Huellas de luz

Texto de Alejandro Castellote

Al principio, antes de que los temas, las series, los proyectos y las ansiedades se conviertan en parte inseparable de un fotógrafo, hay un periodo que todos comparten; por encima de las trayectorias personales y de la formulación de discursos éticos o estéticos. Es un periodo de carácter iniciático que tiene un elemento común para todos los que se acercan a la fotografía: la magia. Magia alquímica que se desvela en la soledad del laboratorio; magia asociada al lapso de tiempo que transcurre entre la toma de la fotografía y su revelado. Ese momento en el que se contrasta la imagen latente que la imaginación ha previsualizado con la que surge en el negativo por la acción de los químicos. Es tal la fascinación que genera ese proceso, que muchas personas quedan irremisiblemente enganchadas de por vida a la fotografía.

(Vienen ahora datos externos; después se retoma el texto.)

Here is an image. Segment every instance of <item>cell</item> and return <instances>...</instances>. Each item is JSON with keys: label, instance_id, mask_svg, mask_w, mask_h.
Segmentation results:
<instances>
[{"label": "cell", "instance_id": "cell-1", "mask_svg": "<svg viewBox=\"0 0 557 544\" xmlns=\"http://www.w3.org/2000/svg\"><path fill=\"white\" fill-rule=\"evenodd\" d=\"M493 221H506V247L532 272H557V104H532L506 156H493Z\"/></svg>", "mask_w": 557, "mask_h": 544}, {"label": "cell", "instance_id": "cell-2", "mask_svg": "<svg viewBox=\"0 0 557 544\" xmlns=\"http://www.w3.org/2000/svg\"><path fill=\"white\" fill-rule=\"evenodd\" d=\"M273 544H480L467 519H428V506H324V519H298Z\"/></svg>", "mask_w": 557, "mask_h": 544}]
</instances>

Tal como decía Gary Winogrand –“fotografío para comprobar como se ve el mundo en una fotografía”-, para muchos la captura de imágenes está vinculada a la necesidad de reproducir una y otra vez ese proceso de descubrimiento. Un ritual que la fotografía digital ha modificado, eliminando el tiempo de espera que precede a la aparición de la imagen. Un tiempo de dimensiones variables en el que habita la fantasía y dota de una pátina casi espiritual al instante en que se alza el negativo húmedo para examinarlo a contraluz. Incluso el léxico de ese proceso está en vías de desaparición. Ya no decimos “esa foto no ha salido”. Como si las imágenes emergieran del magma oscuro del subconsciente. Como si algunas no fueran capaces de atravesar el territorio existente entre la imaginación a la realidad.

Estas imágenes de Julio Álvarez Yagüe pertenecen a ese periodo. Un periodo en el que la luz es la verdadera protagonista y el afán de controlarla se impone a otras aspiraciones. Quizá por ello, en esas primeras aproximaciones a la interpretación del mundo mediante la fotografía, lo que se hace visible pertenece más al ámbito de las evocaciones y se transparentan gestos estéticos –el orden y la elegancia en el caso de Julio- destinados a comunicar, pero sobre todo a compartir, las esencias de nuestro universo más íntimo. En ese viaje metafórico coinciden la exploración y la sorpresa; el azar y la razón. Tímidamente, comenzamos a mostrar y a reconocer las huellas que identifican nuestra presencia en el mundo. Huellas ambiguas, rastros sensoriales que todavía desconocen la nostalgia. Un paisaje emocional que todos hemos habitado y a todos nos pertenece.